Download CodAI.zip - 11.8 MB

Note: You can evaluate CodAI by visiting https://codai.herokuapp.com/

Introduction

In this article we will discuss programming language detection using deep neural networks . I used Keras with tensorflow backend for this task. CodAI uses a neural network quite similar to the my previous article LSTM Spam detector network https://www.codeproject.com/Articles/1231788/LSTM-Spam-Detection .

This article contains the following topics:

Prepare train and test data
Build the model
Serve the model as REST api

Using the code

1.Prepare train and test data

First step is to prepare the test data ,our test data is a text file with the HTML comprising PRE blocks that contain a code sample.

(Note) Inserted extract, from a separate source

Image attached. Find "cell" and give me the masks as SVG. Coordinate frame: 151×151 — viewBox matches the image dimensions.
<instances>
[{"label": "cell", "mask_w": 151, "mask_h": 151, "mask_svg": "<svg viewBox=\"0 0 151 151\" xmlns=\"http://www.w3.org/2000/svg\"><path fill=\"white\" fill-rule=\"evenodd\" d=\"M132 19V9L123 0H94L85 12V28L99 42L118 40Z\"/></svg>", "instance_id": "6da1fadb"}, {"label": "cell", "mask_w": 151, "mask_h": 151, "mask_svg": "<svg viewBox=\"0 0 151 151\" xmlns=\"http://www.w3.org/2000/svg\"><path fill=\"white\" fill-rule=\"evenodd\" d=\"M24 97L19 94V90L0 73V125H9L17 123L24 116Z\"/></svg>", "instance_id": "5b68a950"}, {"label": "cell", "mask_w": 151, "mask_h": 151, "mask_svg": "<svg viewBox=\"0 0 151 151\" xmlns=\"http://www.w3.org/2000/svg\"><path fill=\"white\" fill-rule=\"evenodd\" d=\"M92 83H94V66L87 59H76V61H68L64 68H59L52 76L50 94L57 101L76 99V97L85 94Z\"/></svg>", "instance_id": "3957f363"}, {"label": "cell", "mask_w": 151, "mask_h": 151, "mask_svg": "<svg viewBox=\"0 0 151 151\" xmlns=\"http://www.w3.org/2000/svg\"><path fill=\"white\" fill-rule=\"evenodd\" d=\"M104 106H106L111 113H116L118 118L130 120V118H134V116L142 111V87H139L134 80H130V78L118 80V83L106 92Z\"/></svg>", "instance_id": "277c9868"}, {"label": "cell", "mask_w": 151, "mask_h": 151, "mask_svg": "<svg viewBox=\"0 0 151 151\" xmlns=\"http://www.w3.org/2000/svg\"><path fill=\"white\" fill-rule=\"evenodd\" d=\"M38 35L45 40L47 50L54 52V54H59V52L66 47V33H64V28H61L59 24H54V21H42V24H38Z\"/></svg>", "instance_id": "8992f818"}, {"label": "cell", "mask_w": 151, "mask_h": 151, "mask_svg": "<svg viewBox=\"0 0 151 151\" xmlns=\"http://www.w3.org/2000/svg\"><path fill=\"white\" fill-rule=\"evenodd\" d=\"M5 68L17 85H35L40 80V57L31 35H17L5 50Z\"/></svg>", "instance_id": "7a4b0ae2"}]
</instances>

I used BeautifulSoup to extract all PRE tag contents

Python

soup = BeautifulSoup(open("LanguageSamples.txt"), 'html.parser')
count=0
code_snippets=[]
languages=[]

for pretag in soup.find_all('pre',text=True):
    count=count+1
    line=str(pretag.contents[0])
    code_snippets.append(line)
    languages.append(pretag["lang"].lower())

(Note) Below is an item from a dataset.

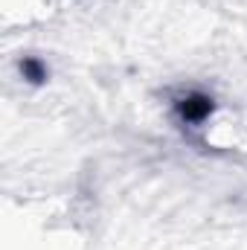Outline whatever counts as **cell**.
<instances>
[{"mask_svg":"<svg viewBox=\"0 0 247 250\" xmlns=\"http://www.w3.org/2000/svg\"><path fill=\"white\" fill-rule=\"evenodd\" d=\"M172 111L184 128H201L215 114V96H209L204 90H186L172 102Z\"/></svg>","mask_w":247,"mask_h":250,"instance_id":"cell-1","label":"cell"},{"mask_svg":"<svg viewBox=\"0 0 247 250\" xmlns=\"http://www.w3.org/2000/svg\"><path fill=\"white\" fill-rule=\"evenodd\" d=\"M18 73H21V79L26 84H35V87L50 79V67H47L44 59H38V56H21L18 59Z\"/></svg>","mask_w":247,"mask_h":250,"instance_id":"cell-2","label":"cell"}]
</instances>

Next we need to tokenize the input, Keras Tokenizer is used for this with maximum features of 10000 and word indexes are saved to json file.

max_fatures=10000

tokenizer = Tokenizer(num_words=max_fatures)
tokenizer.fit_on_texts(code_snippets)

dictionary = tokenizer.word_index
# Let's save this out so we can use it later

with open('wordindex.json', 'w') as dictionary_file:
    json.dump(dictionary, dictionary_file)

X = tokenizer.texts_to_sequences(code_snippets)
X = pad_sequences(X,100)
Y = pd.get_dummies(languages)

2.Build the model

CodAI neural network consists of convolutional neural network,LSTM and feed forwarded network.

Python

embed_dim =128
lstm_out = 64

model = Sequential()
model.add(Embedding(max_fatures, embed_dim,input_length = 100))
model.add(Conv1D(filters=128, kernel_size=3, padding='same', dilation_rate=1,activation='relu'))
model.add(MaxPooling1D(pool_size=4))
model.add(Conv1D(filters=64, kernel_size=3, padding='same', dilation_rate=1,activation='relu'))
model.add(MaxPooling1D(pool_size=2))
model.add(LSTM(lstm_out))
model.add(Dropout(0.5))
model.add(Dense(64))
model.add(Dense(len(Y.columns),activation='softmax'))
model.compile(loss = 'categorical_crossentropy', optimizer='adam',metrics = ['accuracy'])

Model summary as shown below

This model trained for 400 epoches and gave 100% accuracy on validation data.

3. Serve the model as REST API

I used Flask and Heroku cloud platform for serving Keras model. convert_text_to_index_array function is used to convert input code snippet int to word vectors and this is fed into our neural network.

Python

def convert_text_to_index_array(text):

wordvec=[]
global dictionary

for word in kpt.text_to_word_sequence(text) :
   if word in dictionary:
      if dictionary[word]<=10000:
        wordvec.append([dictionary[word]])

      else:
          wordvec.append([0])
    else:
          wordvec.append([0])

return wordvec

predict route processes the input and predicts each class score and returns the result as json.

Python

@app.route("/predict", methods=["POST"])

def predict():
   global model
   data = {"success": False}
   X_test=[]
   if flask.request.method == "POST":
      code_snip=flask.request.json
      word_vec=convert_text_to_index_array(code_snip)
      X_test.append(word_vec)
      X_test = pad_sequences(X_test, maxlen=100)
      y_prob = model.predict(X_test[0].reshape(1,X_test.shape[1]),batch_size=1,verbose = 2)[0]
      languages=['angular', 'asm', 'asp.net', 'c#', 'c++', 'css', 'delphi', 'html',
                'java', 'javascript', 'objectivec', 'pascal', 'perl', 'php',
                 'powershell', 'python', 'razor', 'react', 'ruby', 'scala', 'sql',
                   'swift', 'typescript', 'vb.net', 'xml']

      data["predictions"] = []

      for i in range(len(languages)):
       r = {"label": languages[i], "probability": format(y_prob[i]*100, '.2f') }
       data["predictions"].append(r)
       data["success"] = True
      return flask.jsonify(data)

Conclusion

I learned many new things from this project.Programming language detection is a bit challenging one for me.Hope you enjoyed this article.

History

Updated broken image link

License

This article, along with any associated source code and files, is licensed under The Code Project Open License (CPOL)